From: Stefan Israelsson Tampe
Subject: Re: Pausable continuations
Date: Sun, 13 Feb 2022 10:34:43 +0100

The case with A simple loop of 20M operations are now down to 0.3 s that's almost 20X improvements over
the best delimited continuation example (6s). Cpython takes 0.5s!

On Fri, Feb 11, 2022 at 1:10 PM Stefan Israelsson Tampe <stefan.itampe@gmail.com> wrote:
Hmm, I can improve the delimited continuation speed slightly by doing the below code


(define prompt (list 1))
(define (f2)
  (let lp ((i 0))
    (when (< i 20000000)
      (begin
        (abort-to-prompt prompt)
        (lp (+ i 1)))))
  #f)

 ; 5.906402s real time, 12.297234s run time.  8.894807s spent in GC.

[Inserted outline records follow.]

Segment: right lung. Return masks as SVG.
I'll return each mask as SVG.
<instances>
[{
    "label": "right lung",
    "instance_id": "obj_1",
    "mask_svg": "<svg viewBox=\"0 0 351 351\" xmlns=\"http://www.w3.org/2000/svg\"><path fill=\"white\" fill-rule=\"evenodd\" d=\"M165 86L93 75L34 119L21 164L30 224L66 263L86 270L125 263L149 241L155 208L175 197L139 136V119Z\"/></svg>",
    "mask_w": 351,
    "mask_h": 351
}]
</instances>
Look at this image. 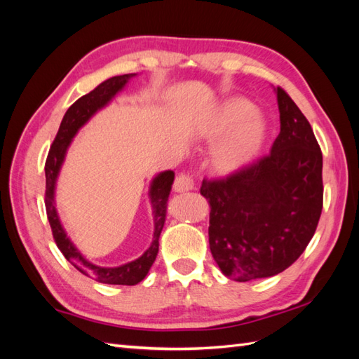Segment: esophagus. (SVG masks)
<instances>
[{"label":"esophagus","instance_id":"1","mask_svg":"<svg viewBox=\"0 0 359 359\" xmlns=\"http://www.w3.org/2000/svg\"><path fill=\"white\" fill-rule=\"evenodd\" d=\"M194 189V182L190 175H186V173H180V175L175 178V182H173V190L177 193H186Z\"/></svg>","mask_w":359,"mask_h":359}]
</instances>
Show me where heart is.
<instances>
[{
  "instance_id": "b5f03b06",
  "label": "heart",
  "mask_w": 359,
  "mask_h": 359,
  "mask_svg": "<svg viewBox=\"0 0 359 359\" xmlns=\"http://www.w3.org/2000/svg\"><path fill=\"white\" fill-rule=\"evenodd\" d=\"M201 135L206 140L219 139L211 151V165L217 172L231 173L257 156L266 124L247 100L231 99L205 119Z\"/></svg>"
}]
</instances>
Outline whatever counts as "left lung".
<instances>
[{"label": "left lung", "mask_w": 359, "mask_h": 359, "mask_svg": "<svg viewBox=\"0 0 359 359\" xmlns=\"http://www.w3.org/2000/svg\"><path fill=\"white\" fill-rule=\"evenodd\" d=\"M280 133L271 153L223 180H203L210 248L235 281L283 273L309 245L323 205L322 151L307 118L277 86Z\"/></svg>", "instance_id": "obj_1"}]
</instances>
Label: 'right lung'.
<instances>
[{"mask_svg":"<svg viewBox=\"0 0 359 359\" xmlns=\"http://www.w3.org/2000/svg\"><path fill=\"white\" fill-rule=\"evenodd\" d=\"M135 76L136 73L114 76V78L102 82L91 93L85 94L81 97V99L76 100L69 107L66 115L62 118L55 140H53V144L49 149L46 165H45V173H46L45 205H46V214H48V220L52 229L53 240H55L64 257H66L76 269L81 271L82 274L88 276L104 285L133 286L147 277L148 271L151 266H153L158 253V238H160L163 226H165L168 198L172 189L173 178H175V173L172 170L160 172L158 175L151 181L148 194H149L151 206H153V219H154L153 243H151L147 252L136 260H132V262L124 264L121 266H114V268H106V266L91 264L90 260H86L82 256V253L72 243L66 231H64L55 208V184L74 135L79 132V128L83 124L90 121V118L97 111L103 109V107L124 88L126 83L132 78H135Z\"/></svg>","mask_w":359,"mask_h":359,"instance_id":"right-lung-1","label":"right lung"}]
</instances>
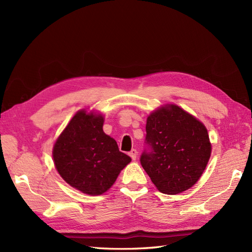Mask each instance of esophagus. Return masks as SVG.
I'll list each match as a JSON object with an SVG mask.
<instances>
[{
  "label": "esophagus",
  "instance_id": "1",
  "mask_svg": "<svg viewBox=\"0 0 252 252\" xmlns=\"http://www.w3.org/2000/svg\"><path fill=\"white\" fill-rule=\"evenodd\" d=\"M129 156L131 157L133 161H135L136 158H138V151H136V149H132L130 152H129Z\"/></svg>",
  "mask_w": 252,
  "mask_h": 252
}]
</instances>
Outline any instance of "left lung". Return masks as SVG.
Instances as JSON below:
<instances>
[{
  "instance_id": "8db88e82",
  "label": "left lung",
  "mask_w": 252,
  "mask_h": 252,
  "mask_svg": "<svg viewBox=\"0 0 252 252\" xmlns=\"http://www.w3.org/2000/svg\"><path fill=\"white\" fill-rule=\"evenodd\" d=\"M141 164L157 189L178 194L200 180L211 156L208 131L202 122L175 104L150 112Z\"/></svg>"
}]
</instances>
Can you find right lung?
I'll use <instances>...</instances> for the list:
<instances>
[{
    "label": "right lung",
    "mask_w": 252,
    "mask_h": 252,
    "mask_svg": "<svg viewBox=\"0 0 252 252\" xmlns=\"http://www.w3.org/2000/svg\"><path fill=\"white\" fill-rule=\"evenodd\" d=\"M101 112L80 109L58 136L52 148L55 167L68 185L88 195H101L131 162L116 140L103 131Z\"/></svg>",
    "instance_id": "obj_1"
}]
</instances>
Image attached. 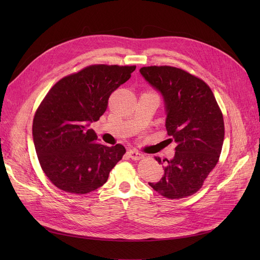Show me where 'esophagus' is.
I'll return each instance as SVG.
<instances>
[{
  "label": "esophagus",
  "instance_id": "1",
  "mask_svg": "<svg viewBox=\"0 0 260 260\" xmlns=\"http://www.w3.org/2000/svg\"><path fill=\"white\" fill-rule=\"evenodd\" d=\"M127 155L133 160H139L143 157V155L141 153H139L138 151H135V149H129V151L127 152Z\"/></svg>",
  "mask_w": 260,
  "mask_h": 260
}]
</instances>
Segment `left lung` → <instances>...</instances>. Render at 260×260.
I'll use <instances>...</instances> for the list:
<instances>
[{"mask_svg":"<svg viewBox=\"0 0 260 260\" xmlns=\"http://www.w3.org/2000/svg\"><path fill=\"white\" fill-rule=\"evenodd\" d=\"M148 84L158 90L167 115L166 127L175 141V156L168 160L165 175L148 182L170 199L193 195L216 167L224 139V123L211 88L199 78L172 66L140 68Z\"/></svg>","mask_w":260,"mask_h":260,"instance_id":"1","label":"left lung"}]
</instances>
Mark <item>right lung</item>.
<instances>
[{
	"label": "right lung",
	"instance_id": "obj_1",
	"mask_svg": "<svg viewBox=\"0 0 260 260\" xmlns=\"http://www.w3.org/2000/svg\"><path fill=\"white\" fill-rule=\"evenodd\" d=\"M136 66L91 65L54 84L32 123L39 162L48 179L67 193L86 194L102 186L125 154L122 144L99 143L90 128L107 108L111 93Z\"/></svg>",
	"mask_w": 260,
	"mask_h": 260
}]
</instances>
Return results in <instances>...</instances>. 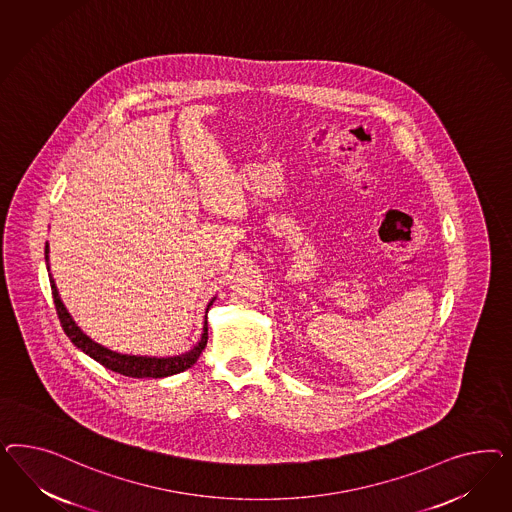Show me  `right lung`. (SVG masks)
<instances>
[{
	"label": "right lung",
	"instance_id": "1",
	"mask_svg": "<svg viewBox=\"0 0 512 512\" xmlns=\"http://www.w3.org/2000/svg\"><path fill=\"white\" fill-rule=\"evenodd\" d=\"M48 244L45 246V261H47L48 278H50V287H52V296H54V304L56 311L60 317V323L63 326V332L67 334V338L77 345L82 353H86L88 357L97 360L101 366L109 368L112 372L122 373L125 377H137V379H159V377H169L174 373L186 372L187 368H191L197 358L201 357L202 349L206 347L208 341V321L204 319L202 326L201 340L197 341V345L193 349H189L182 355H174V357H140V355H124L118 351H112L109 347L93 341L86 332H82V328L75 323V319L71 317V313L65 308L62 302V296L58 293L56 281L52 279L50 274V266H48ZM216 300V296L210 300L206 313L210 310L212 302Z\"/></svg>",
	"mask_w": 512,
	"mask_h": 512
}]
</instances>
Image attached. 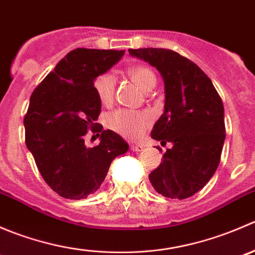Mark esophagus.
Masks as SVG:
<instances>
[{
  "label": "esophagus",
  "instance_id": "esophagus-1",
  "mask_svg": "<svg viewBox=\"0 0 255 255\" xmlns=\"http://www.w3.org/2000/svg\"><path fill=\"white\" fill-rule=\"evenodd\" d=\"M130 149H132L133 151H142L144 146L142 144H130Z\"/></svg>",
  "mask_w": 255,
  "mask_h": 255
}]
</instances>
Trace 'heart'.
Instances as JSON below:
<instances>
[{
  "instance_id": "heart-1",
  "label": "heart",
  "mask_w": 255,
  "mask_h": 255,
  "mask_svg": "<svg viewBox=\"0 0 255 255\" xmlns=\"http://www.w3.org/2000/svg\"><path fill=\"white\" fill-rule=\"evenodd\" d=\"M128 76L139 87L149 91L154 87L156 78L150 68L144 65L130 66L127 70ZM116 80L110 73H104L97 76L94 81V90L97 97L104 105L111 104L115 96ZM151 122L148 112L130 111V110H117L107 118V125L115 132L129 139H137L145 132Z\"/></svg>"
}]
</instances>
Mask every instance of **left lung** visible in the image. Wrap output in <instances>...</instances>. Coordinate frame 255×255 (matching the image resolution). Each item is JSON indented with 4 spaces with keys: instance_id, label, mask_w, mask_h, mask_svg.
<instances>
[{
    "instance_id": "1",
    "label": "left lung",
    "mask_w": 255,
    "mask_h": 255,
    "mask_svg": "<svg viewBox=\"0 0 255 255\" xmlns=\"http://www.w3.org/2000/svg\"><path fill=\"white\" fill-rule=\"evenodd\" d=\"M156 68L164 80V113L150 135L166 149L149 174L151 186L170 199H187L210 181L226 138L225 110L212 81L195 63L170 49H129ZM159 149V148H158Z\"/></svg>"
}]
</instances>
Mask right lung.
<instances>
[{
  "mask_svg": "<svg viewBox=\"0 0 255 255\" xmlns=\"http://www.w3.org/2000/svg\"><path fill=\"white\" fill-rule=\"evenodd\" d=\"M123 54L125 50L74 49L30 96L23 121L25 144L40 175L61 197L81 200L94 194L113 159L128 150L121 135L96 123L101 101L94 90V80ZM89 129L100 137L99 145L92 148L83 139Z\"/></svg>",
  "mask_w": 255,
  "mask_h": 255,
  "instance_id": "1",
  "label": "right lung"
}]
</instances>
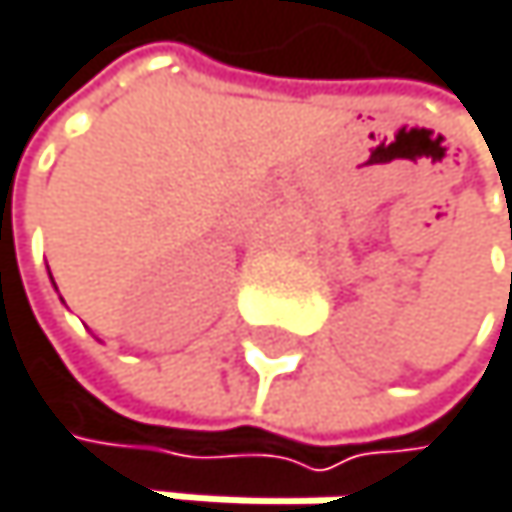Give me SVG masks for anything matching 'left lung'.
<instances>
[{
    "label": "left lung",
    "instance_id": "obj_1",
    "mask_svg": "<svg viewBox=\"0 0 512 512\" xmlns=\"http://www.w3.org/2000/svg\"><path fill=\"white\" fill-rule=\"evenodd\" d=\"M510 288H512V279H510Z\"/></svg>",
    "mask_w": 512,
    "mask_h": 512
}]
</instances>
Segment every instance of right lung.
Listing matches in <instances>:
<instances>
[{
  "mask_svg": "<svg viewBox=\"0 0 512 512\" xmlns=\"http://www.w3.org/2000/svg\"><path fill=\"white\" fill-rule=\"evenodd\" d=\"M48 276H51V273H48ZM51 282H54V279H51ZM54 288H57V285H54Z\"/></svg>",
  "mask_w": 512,
  "mask_h": 512,
  "instance_id": "1",
  "label": "right lung"
}]
</instances>
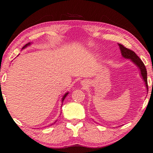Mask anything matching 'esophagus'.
I'll list each match as a JSON object with an SVG mask.
<instances>
[{
    "label": "esophagus",
    "mask_w": 153,
    "mask_h": 153,
    "mask_svg": "<svg viewBox=\"0 0 153 153\" xmlns=\"http://www.w3.org/2000/svg\"><path fill=\"white\" fill-rule=\"evenodd\" d=\"M82 83V85H86V84H87V82H85V81H82L81 82Z\"/></svg>",
    "instance_id": "34e87169"
}]
</instances>
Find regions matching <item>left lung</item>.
Instances as JSON below:
<instances>
[{"label":"left lung","mask_w":153,"mask_h":153,"mask_svg":"<svg viewBox=\"0 0 153 153\" xmlns=\"http://www.w3.org/2000/svg\"><path fill=\"white\" fill-rule=\"evenodd\" d=\"M119 48H120L121 53V54H122V56L123 58L130 59V61H131L132 63L139 68V70H140V76H141V78H142L143 81H144L146 88V89L148 90V88L147 81V71L146 68L145 67V65L143 64L142 61L139 59V57L137 56L135 54V52H134L133 51L125 48L124 46L121 45V44H119Z\"/></svg>","instance_id":"8db88e82"}]
</instances>
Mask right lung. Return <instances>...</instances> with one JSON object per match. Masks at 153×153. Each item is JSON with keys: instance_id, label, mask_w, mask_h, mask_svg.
I'll return each mask as SVG.
<instances>
[{"instance_id": "obj_1", "label": "right lung", "mask_w": 153, "mask_h": 153, "mask_svg": "<svg viewBox=\"0 0 153 153\" xmlns=\"http://www.w3.org/2000/svg\"><path fill=\"white\" fill-rule=\"evenodd\" d=\"M31 44H32V43H28L27 44H26V45H25V46H24V47H23V48H22V50L25 49V48H27V46H30V45H31ZM68 94H69V92H66V93H65V94H64V95H63V97H62V99H61V102H62V103H63V102L64 99H65V97H67V95H68ZM62 105H63V104H62ZM62 105H61V106H62ZM55 122H56V121H55ZM55 122H54V123H55Z\"/></svg>"}]
</instances>
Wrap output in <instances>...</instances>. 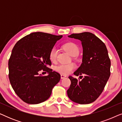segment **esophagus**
<instances>
[{
    "label": "esophagus",
    "instance_id": "1",
    "mask_svg": "<svg viewBox=\"0 0 122 122\" xmlns=\"http://www.w3.org/2000/svg\"><path fill=\"white\" fill-rule=\"evenodd\" d=\"M61 79H64V78L66 77V75H64V74H61Z\"/></svg>",
    "mask_w": 122,
    "mask_h": 122
}]
</instances>
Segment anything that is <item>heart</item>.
I'll list each match as a JSON object with an SVG mask.
<instances>
[{
  "instance_id": "obj_1",
  "label": "heart",
  "mask_w": 122,
  "mask_h": 122,
  "mask_svg": "<svg viewBox=\"0 0 122 122\" xmlns=\"http://www.w3.org/2000/svg\"><path fill=\"white\" fill-rule=\"evenodd\" d=\"M64 49L71 56H76L79 53V48L74 43L69 42L64 44L63 46ZM58 54V49L56 47L51 48L49 52V59L51 61L55 62L56 61ZM76 65L71 63L68 64H61L56 66V70L58 72L64 74H68L71 73L74 68Z\"/></svg>"
}]
</instances>
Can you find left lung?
I'll use <instances>...</instances> for the list:
<instances>
[{"mask_svg":"<svg viewBox=\"0 0 122 122\" xmlns=\"http://www.w3.org/2000/svg\"><path fill=\"white\" fill-rule=\"evenodd\" d=\"M68 37L80 40L83 46L82 63L74 73L79 79L69 76L71 84L67 91L69 99L81 104H89L99 97L111 74V60L106 45L93 33L72 34Z\"/></svg>","mask_w":122,"mask_h":122,"instance_id":"left-lung-1","label":"left lung"}]
</instances>
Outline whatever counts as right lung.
<instances>
[{"mask_svg": "<svg viewBox=\"0 0 122 122\" xmlns=\"http://www.w3.org/2000/svg\"><path fill=\"white\" fill-rule=\"evenodd\" d=\"M62 36L32 33L14 46L8 62L9 78L14 92L24 102L36 104L46 101L59 81V73L48 66L51 64L50 51ZM41 70L49 74L41 76L39 74Z\"/></svg>", "mask_w": 122, "mask_h": 122, "instance_id": "1", "label": "right lung"}]
</instances>
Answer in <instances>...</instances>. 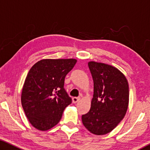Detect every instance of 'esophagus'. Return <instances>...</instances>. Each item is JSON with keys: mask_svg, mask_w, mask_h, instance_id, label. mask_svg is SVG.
<instances>
[{"mask_svg": "<svg viewBox=\"0 0 150 150\" xmlns=\"http://www.w3.org/2000/svg\"><path fill=\"white\" fill-rule=\"evenodd\" d=\"M80 100H81V98L80 97H73V103H77Z\"/></svg>", "mask_w": 150, "mask_h": 150, "instance_id": "esophagus-1", "label": "esophagus"}]
</instances>
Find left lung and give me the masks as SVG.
I'll return each mask as SVG.
<instances>
[{
	"label": "left lung",
	"mask_w": 150,
	"mask_h": 150,
	"mask_svg": "<svg viewBox=\"0 0 150 150\" xmlns=\"http://www.w3.org/2000/svg\"><path fill=\"white\" fill-rule=\"evenodd\" d=\"M88 66L94 83L91 108L82 115L83 125L91 133L105 135L114 130L124 118L129 104L126 78L114 66L93 61Z\"/></svg>",
	"instance_id": "1"
}]
</instances>
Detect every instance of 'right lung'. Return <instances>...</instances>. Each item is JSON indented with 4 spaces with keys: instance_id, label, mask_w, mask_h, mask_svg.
I'll return each mask as SVG.
<instances>
[{
    "instance_id": "obj_1",
    "label": "right lung",
    "mask_w": 150,
    "mask_h": 150,
    "mask_svg": "<svg viewBox=\"0 0 150 150\" xmlns=\"http://www.w3.org/2000/svg\"><path fill=\"white\" fill-rule=\"evenodd\" d=\"M75 59H44L32 66L25 79L21 103L31 125L46 131L59 123L63 112L71 103L63 86Z\"/></svg>"
}]
</instances>
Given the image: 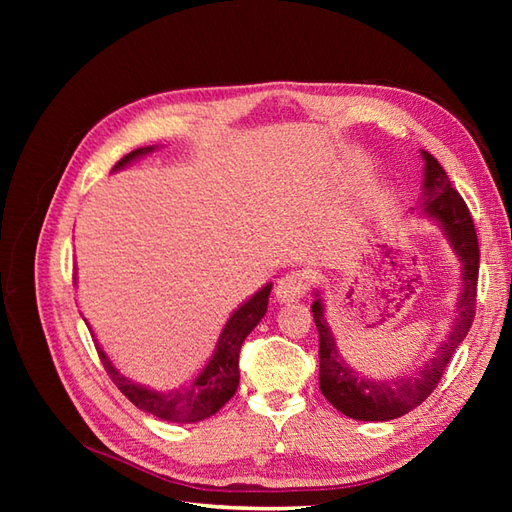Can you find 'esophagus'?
I'll return each mask as SVG.
<instances>
[{
	"label": "esophagus",
	"mask_w": 512,
	"mask_h": 512,
	"mask_svg": "<svg viewBox=\"0 0 512 512\" xmlns=\"http://www.w3.org/2000/svg\"><path fill=\"white\" fill-rule=\"evenodd\" d=\"M310 290V279L303 270H290L284 277L277 281L275 286V297L284 303L290 301H299L301 297H306V292Z\"/></svg>",
	"instance_id": "34e87169"
}]
</instances>
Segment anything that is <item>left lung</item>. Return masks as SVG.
<instances>
[{
	"label": "left lung",
	"instance_id": "1",
	"mask_svg": "<svg viewBox=\"0 0 512 512\" xmlns=\"http://www.w3.org/2000/svg\"><path fill=\"white\" fill-rule=\"evenodd\" d=\"M424 165V204L422 211L438 220L462 262V297L458 303L449 339L442 343L436 356L422 367L418 376L396 380H372L352 372L336 350L334 336L323 319V303H312V317L319 330V387L332 405L354 420H394L413 411L427 400L449 367L458 345L469 334L477 306V275H480V244L469 206L451 187L447 171L429 151H422Z\"/></svg>",
	"mask_w": 512,
	"mask_h": 512
}]
</instances>
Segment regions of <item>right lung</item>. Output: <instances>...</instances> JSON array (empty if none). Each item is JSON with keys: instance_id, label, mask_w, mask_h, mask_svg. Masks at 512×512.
<instances>
[{"instance_id": "add662e5", "label": "right lung", "mask_w": 512, "mask_h": 512, "mask_svg": "<svg viewBox=\"0 0 512 512\" xmlns=\"http://www.w3.org/2000/svg\"><path fill=\"white\" fill-rule=\"evenodd\" d=\"M156 147H140L129 151L127 156L116 162L114 169L125 167L127 162H132L138 156H145ZM270 288L264 286L257 295L250 297L242 308L233 312V317L228 319L226 328L220 334V341H217L215 354L202 369V374L189 383L187 387L169 391V394H160V391L147 389L134 385L132 380L118 374V369L112 365L110 358L101 350L99 343H96V352H99L101 363L105 367L107 376L112 378V383L123 391V394L134 402L138 409L154 413L156 418L169 420V422H200L204 418L213 416V413L220 411L228 400L233 398L239 385V350H242V343L250 330L264 319L266 308H268V297Z\"/></svg>"}]
</instances>
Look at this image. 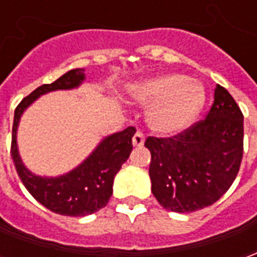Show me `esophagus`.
Masks as SVG:
<instances>
[{
  "mask_svg": "<svg viewBox=\"0 0 257 257\" xmlns=\"http://www.w3.org/2000/svg\"><path fill=\"white\" fill-rule=\"evenodd\" d=\"M132 145L135 146V147H142V146L145 145V136H143V134L142 132H136L135 134V136L132 138Z\"/></svg>",
  "mask_w": 257,
  "mask_h": 257,
  "instance_id": "1",
  "label": "esophagus"
}]
</instances>
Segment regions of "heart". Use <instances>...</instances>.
Returning a JSON list of instances; mask_svg holds the SVG:
<instances>
[{
	"mask_svg": "<svg viewBox=\"0 0 257 257\" xmlns=\"http://www.w3.org/2000/svg\"><path fill=\"white\" fill-rule=\"evenodd\" d=\"M128 96L139 104H149L146 122L161 136H173L187 129L205 101L204 86L195 79L175 73L157 74L128 88Z\"/></svg>",
	"mask_w": 257,
	"mask_h": 257,
	"instance_id": "obj_1",
	"label": "heart"
}]
</instances>
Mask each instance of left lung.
Returning <instances> with one entry per match:
<instances>
[{
  "mask_svg": "<svg viewBox=\"0 0 257 257\" xmlns=\"http://www.w3.org/2000/svg\"><path fill=\"white\" fill-rule=\"evenodd\" d=\"M151 191L165 209L187 213L209 206L237 178L243 150V115L217 85L204 121L169 139L149 138Z\"/></svg>",
  "mask_w": 257,
  "mask_h": 257,
  "instance_id": "8db88e82",
  "label": "left lung"
}]
</instances>
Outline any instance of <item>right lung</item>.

So we are actually around 12X faster.

(define (test2)
  (let lp ((k f2))
    (let ((k (call-with-prompt prompt k (lambda (k) k))))
      (if k (lp k) #f))))


On Fri, Feb 11, 2022 at 1:06 PM Stefan Israelsson Tampe <stefan.itampe@gmail.com> wrote:
I managed to make jitted code work for an example, speeds up the code up 2x. So in 1s ther is 40M ops per s
overhead in the generator construct, that's essentially 4x slower the fastest it can do in a very simple loop. And matches 
pythons generators and are 15x faster than the example code I have above.

On Thu, Feb 10, 2022 at 4:19 PM Stefan Israelsson Tampe <stefan.itampe@gmail.com> wrote:
I did some benchmark, consider this code below. Let's turn off the jit. Then
a 20M loop using normal delimited continuations yields,

;; 7.866898s real time, 14.809225s run time.  9.652291s spent in GC

With a pausing continuation or generator we end up with,
;; 0.965947s real time, 0.965588s run time.  0.000000s spent in GC.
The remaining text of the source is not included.